## DATA TO USE
◇ ◇ ◇ ◇ ◇
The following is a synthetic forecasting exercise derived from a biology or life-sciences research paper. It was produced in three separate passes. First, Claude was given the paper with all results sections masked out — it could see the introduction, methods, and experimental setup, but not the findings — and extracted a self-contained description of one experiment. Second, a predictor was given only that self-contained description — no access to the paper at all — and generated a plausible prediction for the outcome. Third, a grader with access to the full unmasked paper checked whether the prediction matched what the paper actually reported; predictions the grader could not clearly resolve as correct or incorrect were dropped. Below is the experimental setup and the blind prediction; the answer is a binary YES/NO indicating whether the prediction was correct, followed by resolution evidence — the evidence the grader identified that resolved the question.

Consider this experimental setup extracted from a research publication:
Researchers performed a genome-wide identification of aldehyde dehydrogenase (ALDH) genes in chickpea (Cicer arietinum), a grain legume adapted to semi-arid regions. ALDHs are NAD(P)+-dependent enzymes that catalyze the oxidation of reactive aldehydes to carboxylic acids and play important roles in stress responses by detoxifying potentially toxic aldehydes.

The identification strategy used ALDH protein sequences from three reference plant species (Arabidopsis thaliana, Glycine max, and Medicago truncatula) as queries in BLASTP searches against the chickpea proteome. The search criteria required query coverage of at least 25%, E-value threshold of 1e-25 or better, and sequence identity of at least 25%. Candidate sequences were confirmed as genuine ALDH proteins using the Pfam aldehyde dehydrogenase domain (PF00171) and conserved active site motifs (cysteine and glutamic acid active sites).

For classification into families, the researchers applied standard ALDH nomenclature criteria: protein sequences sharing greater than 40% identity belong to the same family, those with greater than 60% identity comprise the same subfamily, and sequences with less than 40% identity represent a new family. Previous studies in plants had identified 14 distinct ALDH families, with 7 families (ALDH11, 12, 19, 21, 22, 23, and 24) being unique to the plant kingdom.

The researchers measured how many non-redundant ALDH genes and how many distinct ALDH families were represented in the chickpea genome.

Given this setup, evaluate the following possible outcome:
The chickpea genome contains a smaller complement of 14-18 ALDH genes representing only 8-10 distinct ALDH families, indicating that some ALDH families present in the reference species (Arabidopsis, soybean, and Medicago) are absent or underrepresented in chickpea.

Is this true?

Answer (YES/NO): NO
◇ ◇ ◇ ◇ ◇
When a line in the listing above holds the word "genome", copy it.

Researchers performed a genome-wide identification of aldehyde dehydrogenase (ALDH) genes in chickpea (Cicer arietinum), a grain legume adapted to semi-arid regions. ALDHs are NAD(P)+-dependent enzymes that catalyze the oxidation of reactive aldehydes to carboxylic acids and play important roles in stress responses by detoxifying potentially toxic aldehydes.
The researchers measured how many non-redundant ALDH genes and how many distinct ALDH families were represented in the chickpea genome.
The chickpea genome contains a smaller complement of 14-18 ALDH genes representing only 8-10 distinct ALDH families, indicating that some ALDH families present in the reference species (Arabidopsis, soybean, and Medicago) are absent or underrepresented in chickpea.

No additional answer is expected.